L’ensemble se traduit par la coexistence de 42 caisses et 36 régimes de retraite de base et complémentaires différents. Salarié du privé, militaire, employé agricole, cadre de la fonction publique… la pension de chacun de ces professionnels répond à des règles propres.

Des dysfonctionnements au détriment des plus modestes

Au 31 décembre 2022, le régime général verse une pension à 15 millions de retraités de droit direct ou dérivé. Avec les dossiers de milliers de nouveaux retraités, les caisses d’assurance retraite et de la santé au travail ne parviennent pas à les traiter en temps et en heure. Or, ces difficultés sont généralement rencontrées par les plus modestes car ce sont eux qui, le plus souvent, ont alterné entre périodes d’activité et de chômage. En outre, plus le salaire est important, plus les retards ou erreurs de versement sont supportables. Ce dysfonctionnement administratif entraine de lourdes conséquences pour beaucoup de Français avec de faibles revenus car ils se trouvent privés de ressources. En effet, en raison de retards et erreurs, certains retraités sont confrontés à des situations dramatiques par un organisme de droit privé chargé de la gestion d’un service public dont la mission propre est pourtant de calculer et verser le montant des retraites. Il existe de nombreux exemples qui illustrent les dysfonctionnements dans le calcul du montant des retraites comme celui d’une assurée de 61 ans qui a déposé sa retraite le 1er juillet 2022 et dont le dossier n’a été traité que mi‑septembre. Il s’est agi pour elle de « tenir trois mois sans cet argent, une pension de 1027 euros, et cette période a été un vrai calvaire ». Autre exemple dans l’Aube : une retraitée a vu, depuis le début de l’année 2023, le montant de sa pension de retraite chuter de 30 %, soit 300 euros sur une pension d’environ 1 100 euro, en raison d’une erreur de calcul. De nombreux cas aussi attestent de retards ou de retraites non payées au motif de bugs informatiques, de services injoignables et d’appels téléphoniques qui n’aboutissent pas. Aussi, les retraités témoignent souvent de l’impossibilité de rencontrer physiquement un interlocuteur, de recevoir des courriers comportant des informations contradictoires ou encore, et le cas le plus fréquent, d’envoyer des dossiers en recommandé non reçus par la CARSAT.

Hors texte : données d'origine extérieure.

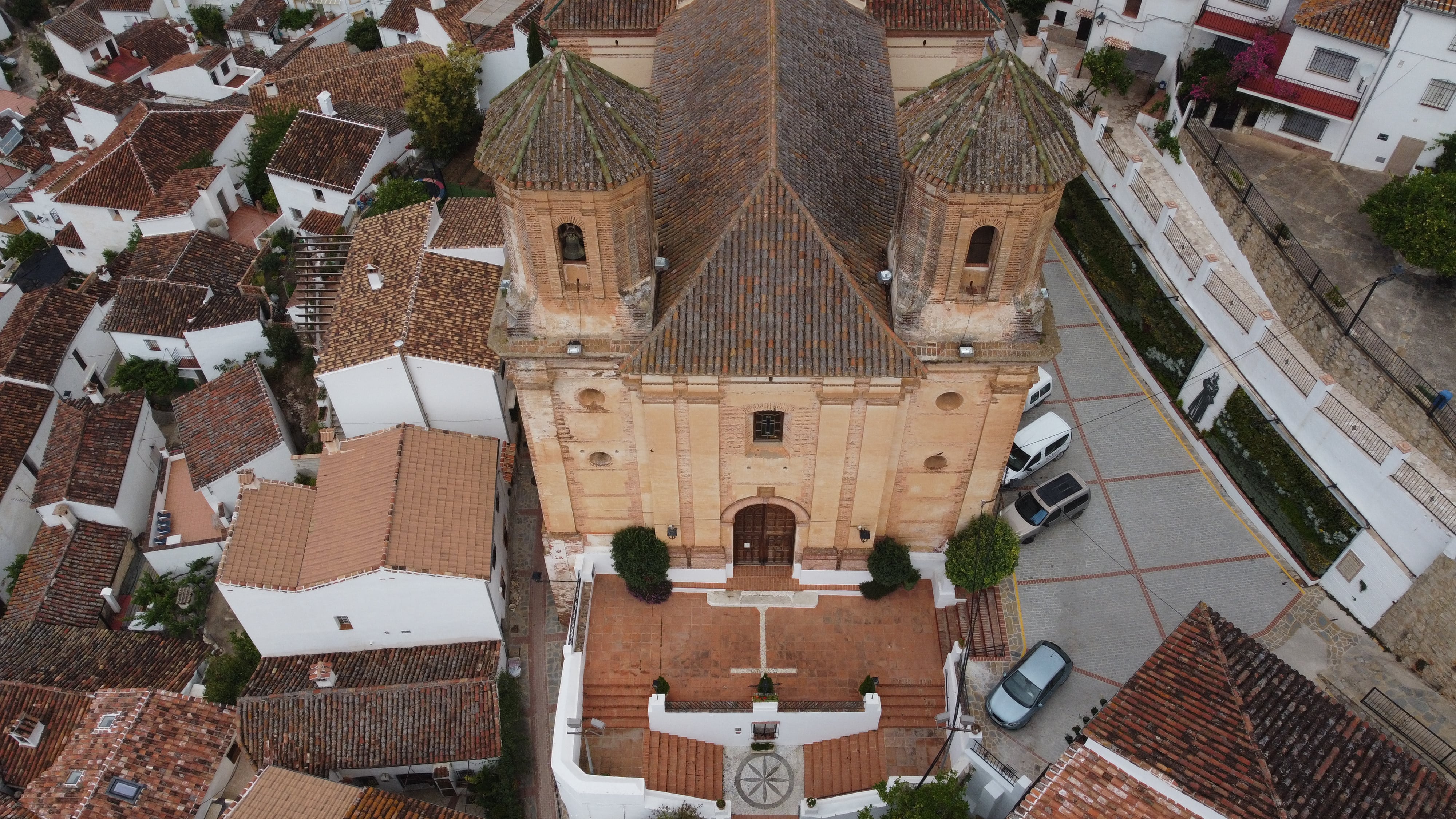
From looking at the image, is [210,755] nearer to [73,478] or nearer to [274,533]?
[274,533]

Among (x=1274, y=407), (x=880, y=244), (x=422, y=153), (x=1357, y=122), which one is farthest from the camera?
(x=422, y=153)

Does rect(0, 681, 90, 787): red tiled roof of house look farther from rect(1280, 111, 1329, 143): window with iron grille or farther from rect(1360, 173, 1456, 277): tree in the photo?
rect(1280, 111, 1329, 143): window with iron grille

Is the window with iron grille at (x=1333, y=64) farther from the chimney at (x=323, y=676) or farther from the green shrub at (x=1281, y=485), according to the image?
the chimney at (x=323, y=676)

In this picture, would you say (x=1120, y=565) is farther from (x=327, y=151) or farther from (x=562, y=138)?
(x=327, y=151)

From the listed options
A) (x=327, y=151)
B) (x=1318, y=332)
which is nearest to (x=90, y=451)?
(x=327, y=151)

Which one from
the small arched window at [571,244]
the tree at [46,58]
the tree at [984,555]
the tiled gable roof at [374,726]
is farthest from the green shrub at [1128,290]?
the tree at [46,58]

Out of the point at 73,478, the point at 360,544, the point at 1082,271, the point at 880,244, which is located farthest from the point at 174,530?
the point at 1082,271

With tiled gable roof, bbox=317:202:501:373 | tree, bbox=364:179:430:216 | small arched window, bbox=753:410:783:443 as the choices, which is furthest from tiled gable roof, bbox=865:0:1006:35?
tree, bbox=364:179:430:216
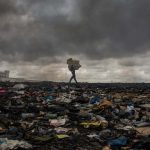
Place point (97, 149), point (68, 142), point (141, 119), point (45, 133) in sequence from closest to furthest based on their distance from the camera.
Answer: point (97, 149)
point (68, 142)
point (45, 133)
point (141, 119)

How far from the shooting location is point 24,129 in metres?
7.97

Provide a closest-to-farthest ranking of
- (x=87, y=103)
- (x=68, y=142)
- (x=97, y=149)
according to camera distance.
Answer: (x=97, y=149), (x=68, y=142), (x=87, y=103)

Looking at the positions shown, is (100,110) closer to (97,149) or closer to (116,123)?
(116,123)

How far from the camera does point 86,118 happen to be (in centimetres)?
954

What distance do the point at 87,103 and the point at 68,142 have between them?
6080 mm

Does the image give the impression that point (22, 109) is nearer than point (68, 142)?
No

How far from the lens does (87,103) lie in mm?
12789

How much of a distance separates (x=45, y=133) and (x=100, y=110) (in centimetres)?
347

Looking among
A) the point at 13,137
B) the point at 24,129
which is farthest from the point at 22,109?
the point at 13,137

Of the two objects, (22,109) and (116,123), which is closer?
(116,123)

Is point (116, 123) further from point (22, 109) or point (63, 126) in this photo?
point (22, 109)

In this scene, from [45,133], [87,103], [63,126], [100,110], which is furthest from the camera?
[87,103]

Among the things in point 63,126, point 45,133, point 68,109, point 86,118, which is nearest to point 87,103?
point 68,109

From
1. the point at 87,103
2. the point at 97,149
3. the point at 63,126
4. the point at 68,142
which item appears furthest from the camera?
the point at 87,103
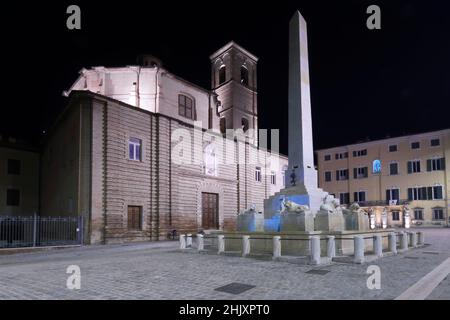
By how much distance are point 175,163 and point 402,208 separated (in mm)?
36481

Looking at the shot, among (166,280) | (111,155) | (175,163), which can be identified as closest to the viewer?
(166,280)

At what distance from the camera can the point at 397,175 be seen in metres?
53.5

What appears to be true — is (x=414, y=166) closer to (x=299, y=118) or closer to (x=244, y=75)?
(x=244, y=75)

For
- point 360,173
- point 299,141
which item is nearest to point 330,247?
point 299,141

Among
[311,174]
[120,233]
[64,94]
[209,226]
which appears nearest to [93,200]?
[120,233]

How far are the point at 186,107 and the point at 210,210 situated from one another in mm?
9931

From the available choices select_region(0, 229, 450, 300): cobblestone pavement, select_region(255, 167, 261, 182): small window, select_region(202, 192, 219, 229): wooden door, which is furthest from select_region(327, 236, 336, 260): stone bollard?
select_region(255, 167, 261, 182): small window

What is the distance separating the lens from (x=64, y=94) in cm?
3669

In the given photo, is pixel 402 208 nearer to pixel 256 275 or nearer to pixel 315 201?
pixel 315 201

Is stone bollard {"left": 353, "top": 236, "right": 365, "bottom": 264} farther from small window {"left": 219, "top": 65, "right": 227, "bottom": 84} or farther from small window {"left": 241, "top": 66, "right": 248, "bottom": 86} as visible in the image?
small window {"left": 241, "top": 66, "right": 248, "bottom": 86}

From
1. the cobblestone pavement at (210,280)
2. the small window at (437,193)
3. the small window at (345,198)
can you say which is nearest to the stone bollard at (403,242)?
the cobblestone pavement at (210,280)

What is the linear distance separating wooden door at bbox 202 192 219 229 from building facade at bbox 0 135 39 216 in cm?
1745

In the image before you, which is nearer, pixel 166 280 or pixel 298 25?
pixel 166 280

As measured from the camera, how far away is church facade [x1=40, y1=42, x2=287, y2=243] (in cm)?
2427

Alors que le pays est marqué par une forte mobilisation contre la réforme des retraites, cette dernière peut perturber encore davantage les procédures administratives si un plan d’action national n’est pas rapidement mis en application. Il serait donc nécessaire que les pouvoirs publics prennent en compte la gravité de la situation en :

– rendant obligatoire la tenue d’entretiens préparatoires pour faciliter la constitution des dossiers

– versant sans délai les pensions des nouveaux retraités et les pensions de réversion

– neutralisant les frais ou pénalités générés par les retards de paiement

La retraite est un droit qui doit être respecté et honoré en temps et en heure ; or, en faisant subir ces dysfonctionnements, ces situations font porter un préjudice certain à la santé physique et morale de ces nombreux retraités. Le départ à la retraite est une étape importante dans une vie qui induit des bouleversements comme une chute drastique des revenus donc ces nombreuses erreurs administratives n’ont pas leur place dans un pays aujourd’hui touché par une forte inflation.

La problématique de l’efficacité des caisses de retraite en France n’a encore jamais été traitée, c’est pourquoi la commission d’enquête doit faire toute la lumière sur ces dysfonctionnements administratifs qui pénalisent de nombreux retraités.

 

 

 

 


proposition de rÉsolution

Article unique

En application des articles 137 et suivants du Règlement de l’Assemblée nationale, il est créé une commission d’enquête de trente membres. Cette commission d’enquête a pour mission :

1° De dresser un bilan régime du fonctionnement des caisses de retraite en France ;

2° D’étudier les conséquences économiques et sociales de ce fonctionnement sur les portefeuilles des retraités.